6. Pecahkan masalah yang menghimpit anda
Masalah yang belum terpecahkan berpotensi untuk menguras enerji kita. Cari tahu, masalah apa saja yang menghimpit jiwa dan membuat Anda tertekan. Carilah solusi atas masalah Anda. Selesaikanlah urusan yang belum selesai, seperti melunasi hutang, menyelesaikan skripsi atau pekerjaan yang belum beres. Dijamin, Anda akan menjadi lega setiap satu masalah selesai. Bereskan saja semuanya, supaya Anda kembali bersemangat!

7. Fokus!Fokus!Fokus!
Enyahkan kecerobohan dan hal-hal buruk yang terjadi dalam hidup Anda dengan fokus pada apa saja yang sedang Anda lakukan saat ini. Kembangkanlah kebiasaan untuk melakukan satu saja pekerjaan. Fokuslah pada hal itu hingga pekerjaan itu selesai. Berilah perhatian pada detail untuk meraih kesempurnaan.

8. Sisihkan Waktu untuk Menyusun hidup anda
Kebanyakan orang menyerah pada keadaan dan tidak memperjuangkan hidup mereka. Akibatnya hidup mereka menjadi tak menentu dan tanpa arah serta tujuan. Hindarilah hal ini dengan mengetahui apa yang Anda inginkan. Ketahuilah impian Anda. Anda ingin menjadi apa? Kehidupan seperti apa yang Anda dambakan? Apa sumbangsih Anda bagi manusia dan dunia? Jadilah orang yang proaktif dengan berusaha menata diri dan hidup Anda ke arah yang lebih baik. Susunlah rencana dan berjuanglah!

9. Menjaga Kesehatan jiwaraga

Makanlah makanan yang bergizi, jangan hanya asal kenyang. Miliki tidur yang berkualitas. Berolahragalah secara teratur. Lakukan segala upaya untuk menunjang raga kita tetap sehat.
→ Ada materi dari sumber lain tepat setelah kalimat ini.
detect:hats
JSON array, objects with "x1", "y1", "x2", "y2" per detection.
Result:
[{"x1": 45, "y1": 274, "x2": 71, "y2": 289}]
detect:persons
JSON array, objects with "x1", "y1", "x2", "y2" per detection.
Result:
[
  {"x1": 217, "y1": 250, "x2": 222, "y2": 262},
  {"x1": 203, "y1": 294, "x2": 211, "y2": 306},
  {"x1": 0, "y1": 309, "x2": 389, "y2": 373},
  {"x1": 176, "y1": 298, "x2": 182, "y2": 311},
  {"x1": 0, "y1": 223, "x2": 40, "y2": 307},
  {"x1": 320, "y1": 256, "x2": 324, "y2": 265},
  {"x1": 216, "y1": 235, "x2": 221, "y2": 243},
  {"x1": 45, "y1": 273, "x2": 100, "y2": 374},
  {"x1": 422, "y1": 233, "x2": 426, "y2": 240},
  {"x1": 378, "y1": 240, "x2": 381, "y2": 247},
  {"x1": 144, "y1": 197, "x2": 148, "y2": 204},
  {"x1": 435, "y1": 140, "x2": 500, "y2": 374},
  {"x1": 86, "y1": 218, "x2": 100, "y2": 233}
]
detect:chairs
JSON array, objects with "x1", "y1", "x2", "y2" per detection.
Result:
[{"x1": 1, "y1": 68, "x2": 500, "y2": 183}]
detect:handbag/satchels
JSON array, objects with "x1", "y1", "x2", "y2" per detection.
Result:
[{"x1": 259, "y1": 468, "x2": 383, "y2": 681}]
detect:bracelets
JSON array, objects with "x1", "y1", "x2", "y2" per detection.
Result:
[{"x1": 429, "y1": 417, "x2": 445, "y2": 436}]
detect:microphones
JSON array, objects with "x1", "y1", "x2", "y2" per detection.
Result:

Karena kesehatan tubuh berpengaruh pada kesegaran mental. Usahakan untuk berada dalam lingkungan yang ‘sehat’, hindari lingkungan yang penuh tekanan, carilah kehidupan yang lebih baik. Berbagilah bersama sahabat. Jangan lupa bahwa Tuhan itu ada, berserah & berdoalah!

10. Berinvestasi pada otak & fikiran anda
Pikiran Anda adalah komputer yang tercanggih di dunia! Up grade yourself! Maka, jangan pernah berhenti belajar dan mengembangkan bakat Anda. Jangan malas mempelajari keahlian baru yang akan meningkatkan kesehatan, kekuatan mental, dan performa kerja kita. Jangan takut mencoba pengalaman baru. Hal baru dapat menstimulasi pikiran kita. Gunakanlah pengetahuan yang Anda miliki untuk berkarya, mengajar, mendukung orang lain, dan berpartisipasilah dalam membuat dunia menjadi lebih baik.